**Zadanie 1:** Spisz wiernie fragment tekstu zamieszczonego poniżej. Zacznij od słów „AgA...ojjj,nieciekawa historia z”, a skończ po słowach „rozwiązane,główka do góry...buziol:-)”.

**Fragment tekstu:**
☆ ☆ ☆ ☆ ☆ ☆ ☆
Hej dziewczynki:-)
Barmanko...ojjjj,kochana jak ja bym się chętnie z Tobą zamieniła i na wesele poszła....marzeniaaaa

I co???? Kupiłaś już kiecke? Powodzenia w poszukiwaniach i na pewno znajdziesz jakieś cudo i będziesz się super bawiła

Tego życze:-)
Emenemsiku...jak tam Twoje zdrówko? Lepiej już,mam nadzieje że Cię nie rozłożyło...ale piszesz że po plaży latasz z dzieciakami to pewnie dobrze;-):-)
Nina27...jejuuu ognisko,ja ostatnio taką kiełbache z ogniska jadłam w Sylwestra i masz racje nie umywa się do grillowanej,pycha

Widze że szykuje się wielki porót od września-powodzenia:-)
AgA...ojjj,nieciekawa historia z Zosieńką i kotem ale fakt kociaki sa nieprzewidywalne...ja to się ich troszke boje,tzn. nie bardzo im ufam....chociaż jak widze jak Nadia zaczepia psiaki,ciągnie za ogon albo palnie zabawką to włos sie jeży bo też nie jestem pewna jak zareagują

Dla Zosieńki dużo zdrówka,zeby już ta biegunka jej nie męczyła. No i faktycznie masz nielada problem z tym niejedzeniem
Madzia...dobrze że z Kamilkiem już lepiej

no i udanych wakacji życze,my jedziemy w środe w nocy nad morze i już nie mogę się doczekać;-)
Mmatysiu...kochana jak samopoczucie,mam nadzieje że już lepiej i problemy rozwiązane,główka do góry...buziol:-)
Mama Niki...wiesz,ja myśle ze Twój M się w końcu przyzwyczai do nowej fryzurki...ale focha to faktycznie niezłego strzelił,i ten tekst z przytulaniem-och Ci faceci

Co do Nadinki to z tym odsapnięciem to ciężko,ciężko...toż to czort wcielony


ale kochany...:-)
☆ ☆ ☆ ☆ ☆ ☆ ☆
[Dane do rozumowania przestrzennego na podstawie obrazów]

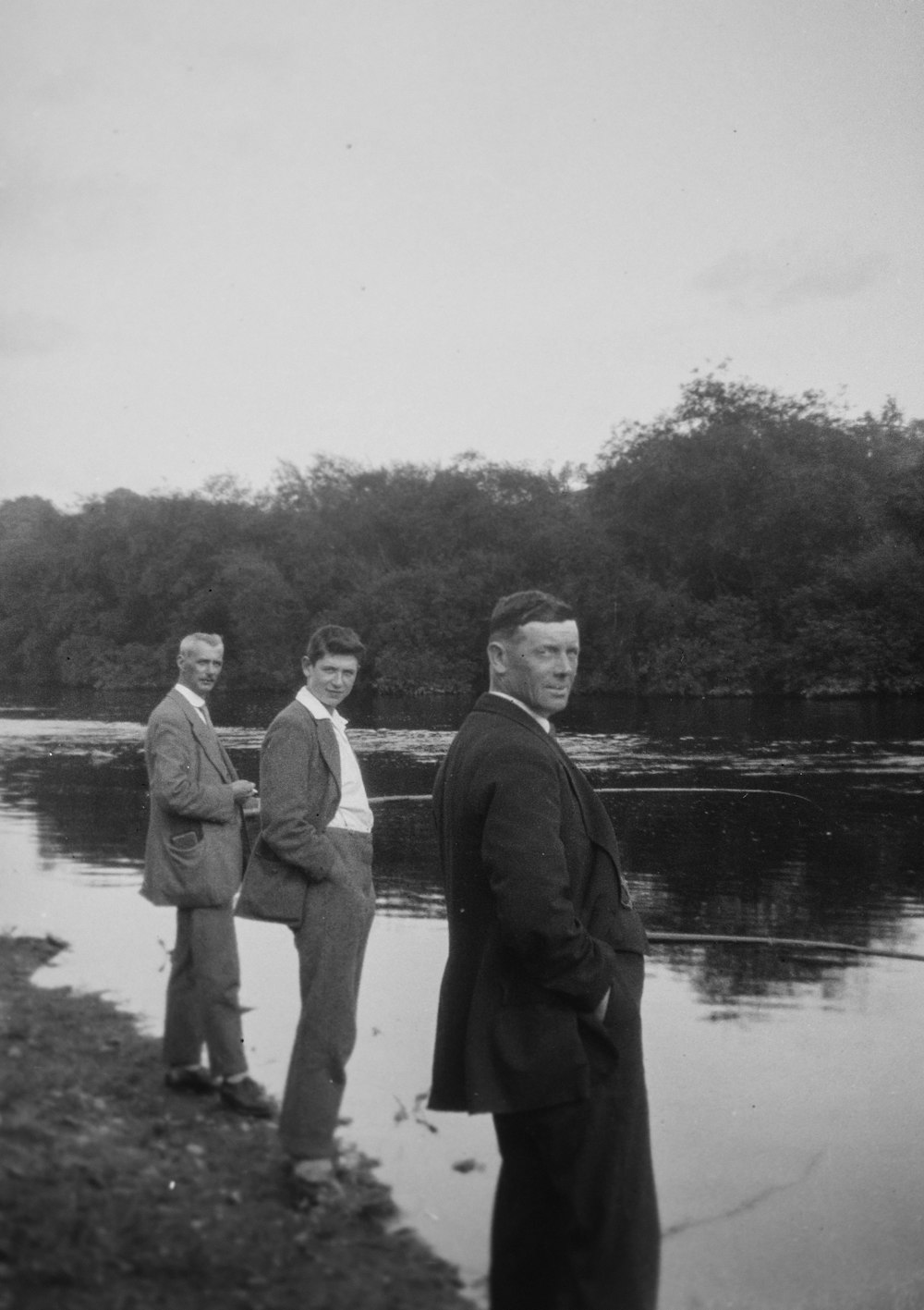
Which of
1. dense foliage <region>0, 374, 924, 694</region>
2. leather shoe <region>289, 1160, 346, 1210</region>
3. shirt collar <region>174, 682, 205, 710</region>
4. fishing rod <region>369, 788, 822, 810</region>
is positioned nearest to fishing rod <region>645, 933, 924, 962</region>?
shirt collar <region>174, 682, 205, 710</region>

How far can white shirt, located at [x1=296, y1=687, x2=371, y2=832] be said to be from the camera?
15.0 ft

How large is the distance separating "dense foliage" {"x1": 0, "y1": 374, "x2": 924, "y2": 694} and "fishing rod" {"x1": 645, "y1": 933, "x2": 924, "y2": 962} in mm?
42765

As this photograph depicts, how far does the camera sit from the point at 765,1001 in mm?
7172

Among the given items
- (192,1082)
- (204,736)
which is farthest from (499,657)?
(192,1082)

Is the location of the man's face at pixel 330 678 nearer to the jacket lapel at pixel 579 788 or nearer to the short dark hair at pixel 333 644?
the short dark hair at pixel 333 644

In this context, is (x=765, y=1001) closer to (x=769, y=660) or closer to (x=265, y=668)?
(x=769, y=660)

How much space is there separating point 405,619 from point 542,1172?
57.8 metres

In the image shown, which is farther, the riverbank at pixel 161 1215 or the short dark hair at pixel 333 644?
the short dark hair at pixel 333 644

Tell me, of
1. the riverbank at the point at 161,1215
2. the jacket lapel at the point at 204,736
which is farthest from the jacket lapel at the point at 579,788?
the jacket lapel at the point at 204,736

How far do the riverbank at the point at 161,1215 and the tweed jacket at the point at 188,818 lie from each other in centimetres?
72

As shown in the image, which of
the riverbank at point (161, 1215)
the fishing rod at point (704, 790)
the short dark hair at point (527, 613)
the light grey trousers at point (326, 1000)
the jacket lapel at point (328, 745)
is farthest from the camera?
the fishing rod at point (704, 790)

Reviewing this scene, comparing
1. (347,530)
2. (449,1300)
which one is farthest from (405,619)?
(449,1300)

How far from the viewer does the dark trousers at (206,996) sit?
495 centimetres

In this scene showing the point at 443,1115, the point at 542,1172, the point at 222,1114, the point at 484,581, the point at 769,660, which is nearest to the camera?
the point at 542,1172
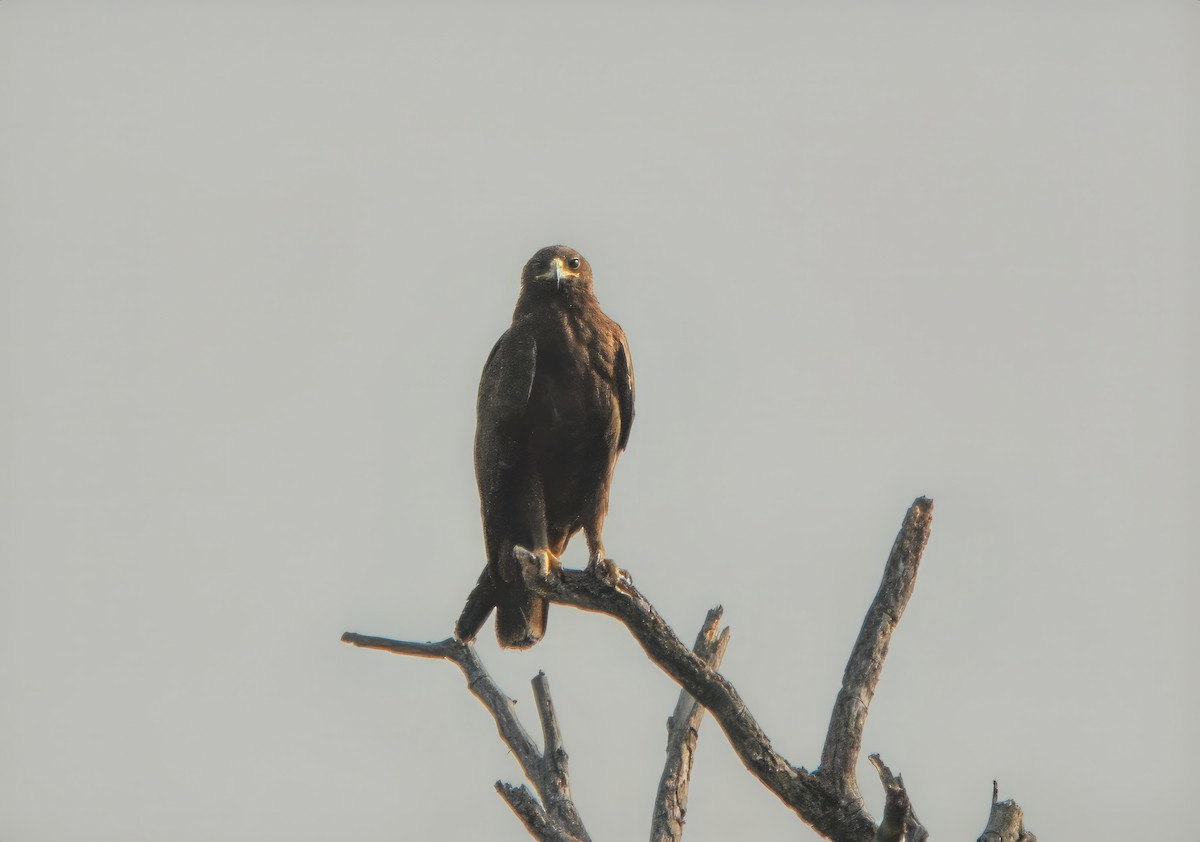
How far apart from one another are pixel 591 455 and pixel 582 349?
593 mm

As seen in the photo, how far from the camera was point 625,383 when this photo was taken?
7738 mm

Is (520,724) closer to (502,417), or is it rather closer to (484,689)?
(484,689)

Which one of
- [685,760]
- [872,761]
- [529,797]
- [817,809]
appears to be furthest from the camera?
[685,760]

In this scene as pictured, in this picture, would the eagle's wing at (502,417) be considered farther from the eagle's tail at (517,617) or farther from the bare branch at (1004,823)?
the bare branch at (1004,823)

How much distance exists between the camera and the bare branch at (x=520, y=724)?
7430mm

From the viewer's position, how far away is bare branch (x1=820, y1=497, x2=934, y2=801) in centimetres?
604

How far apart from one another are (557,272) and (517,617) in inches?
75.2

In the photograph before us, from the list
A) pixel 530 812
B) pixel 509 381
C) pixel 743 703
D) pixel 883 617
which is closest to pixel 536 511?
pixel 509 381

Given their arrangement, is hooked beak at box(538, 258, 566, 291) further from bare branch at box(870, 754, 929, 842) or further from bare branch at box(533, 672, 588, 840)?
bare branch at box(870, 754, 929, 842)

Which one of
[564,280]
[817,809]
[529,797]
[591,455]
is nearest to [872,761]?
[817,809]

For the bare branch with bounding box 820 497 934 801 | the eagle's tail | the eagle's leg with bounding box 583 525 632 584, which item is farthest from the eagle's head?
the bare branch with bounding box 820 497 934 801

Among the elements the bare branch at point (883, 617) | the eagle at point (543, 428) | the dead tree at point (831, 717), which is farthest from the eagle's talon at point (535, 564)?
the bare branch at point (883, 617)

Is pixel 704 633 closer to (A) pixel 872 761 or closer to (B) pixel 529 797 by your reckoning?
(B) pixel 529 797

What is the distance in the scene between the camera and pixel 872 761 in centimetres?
☆ ☆ ☆ ☆ ☆ ☆ ☆
**Zadanie 2:** Podaj każdy wiersz wpisów powyżej, w którym występuje słowo „hair”, z uwzględnieniem wielkości liter.

**Rozwiązanie zadania 1:**
AgA...ojjj,nieciekawa historia z Zosieńką i kotem ale fakt kociaki sa nieprzewidywalne...ja to się ich troszke boje,tzn. nie bardzo im ufam....chociaż jak widze jak Nadia zaczepia psiaki,ciągnie za ogon albo palnie zabawką to włos sie jeży bo też nie jestem pewna jak zareagują

Dla Zosieńki dużo zdrówka,zeby już ta biegunka jej nie męczyła. No i faktycznie masz nielada problem z tym niejedzeniem
Madzia...dobrze że z Kamilkiem już lepiej

no i udanych wakacji życze,my jedziemy w środe w nocy nad morze i już nie mogę się doczekać;-)
Mmatysiu...kochana jak samopoczucie,mam nadzieje że już lepiej i problemy rozwiązane,główka do góry...buziol:-)

**Rozwiązanie zadania 2:**
Is the location of the man's face at pixel 330 678 nearer to the jacket lapel at pixel 579 788 or nearer to the short dark hair at pixel 333 644?
the short dark hair at pixel 333 644
In the image shown, which is farther, the riverbank at pixel 161 1215 or the short dark hair at pixel 333 644?
the short dark hair at pixel 333 644
the short dark hair at point (527, 613)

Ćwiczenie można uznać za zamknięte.